On Tuesday, though, we got an ice storm.
This definitely wasn’t an Oklahoma ice storm. In fact, it warmed up by mid-morning, so scraping the windshield was no big deal. But at 6 a.m. Tuesday, sliding down the sidewalk in the freezing rain and pre-dawn darkness to meet my running partner, it was definitely icy enough.
We both knew it wasn’t exactly smart to be out there. Icy roads gave way to frozen puddles at the ends of the sidewalks. The sidewalks were covered in varying levels of crusty snow. The thicker spots of snow were more difficult to stomp through, but provided more traction. The thinner spots of snow were most dangerous, gently masking the slippery peril that lay beneath.
The only good thing about the weather was that it lessened traffic on the roads that morning.
Perhaps we should have taken the vacant roads as a sign that we, too, should avoid the icy conditions. Instead, we took it as a sign that we were warriors, braver than brave and unstoppably committed to our running.
There were slips and stammers, stumbles and scares, but no falls. No injuries. No reason for regret.
For me, the hardest part of running is still getting out the door. Some days it’s easier than others, and having a scheduled run with a partner or group always helps. I’m not sure if I would have run alone on that day. Indeed, weather has kept me inside many a morning.
Still, there’s nothing quite like careening down a hillside in inclement weather, drenched and cold and quite possibly insane, grinning at the cars that pass by, their drivers with looks of incredulity.

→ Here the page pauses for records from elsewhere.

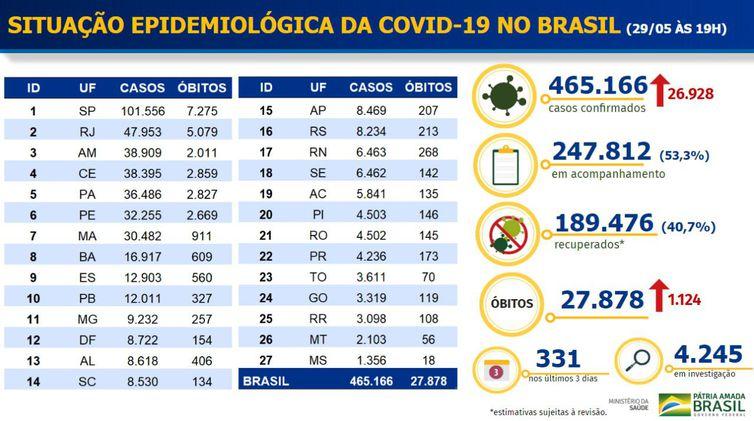 Brasil tem 27.878 mortes, 465.166 casos confirmados e 189.476 pessoas curadas de Covid-19, diz Ministério da Saúde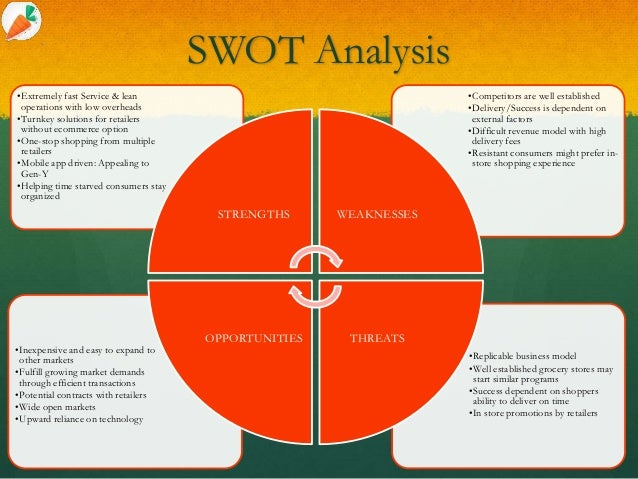 courier company swot analysis Find free swot analysis for couriers and express delivery services and read swot analysis for over 40,000+ companies and industries detailed reports with strength.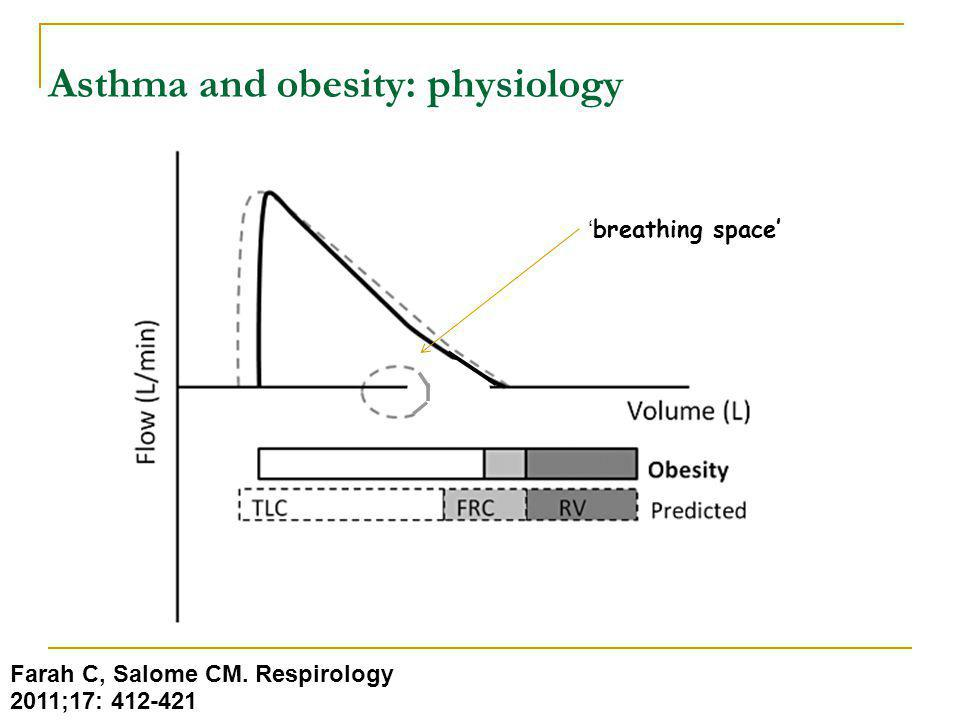 Asthma and obesity: physiology breathing space Farah C, Salome CM. Respirology 2011;17: 412-421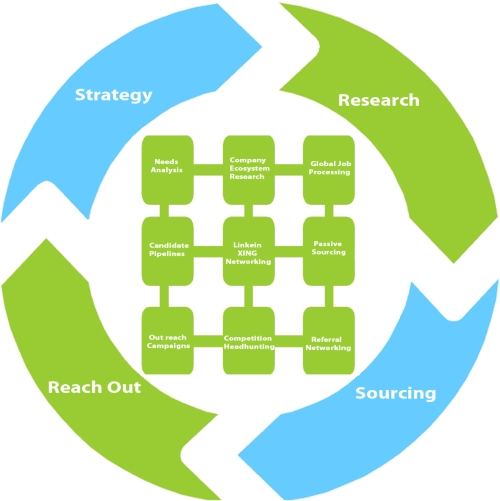 is outsourcing a wise strategy Wise geek clear answers for what is strategic outsourcing an outsourcing strategy of this type may be employed by businesses and other.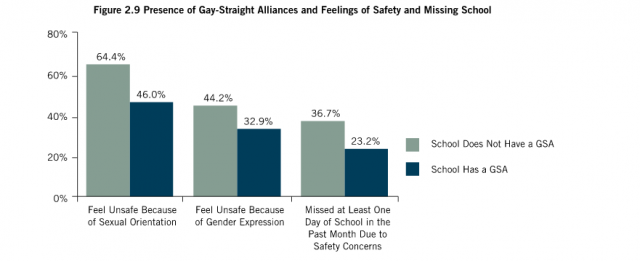 from the National School Climate Survey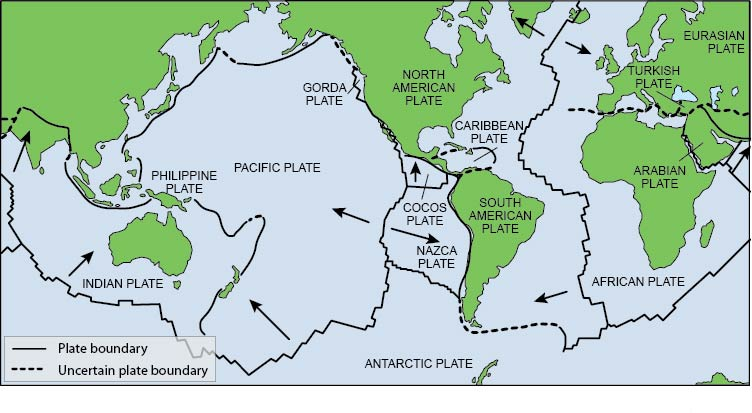 3-D diagram showing movement of the Pacific, North American, and African plates.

About a mile before the end of our run, a car on the other side of the street honked a couple of quick times as it passed us by. Perhaps that was the driver’s way of telling us that they thought we were stupid. That we belonged inside. That we were lucky they hadn’t hit us.
But I like to think the driver was another runner. Another runner who just finished her own ice storm run, or perhaps stayed inside but wished she hadn’t. Another runner dreaming of the feeling of logging a half-dozen hard-earned miles in spite of Mother Nature’s best shot.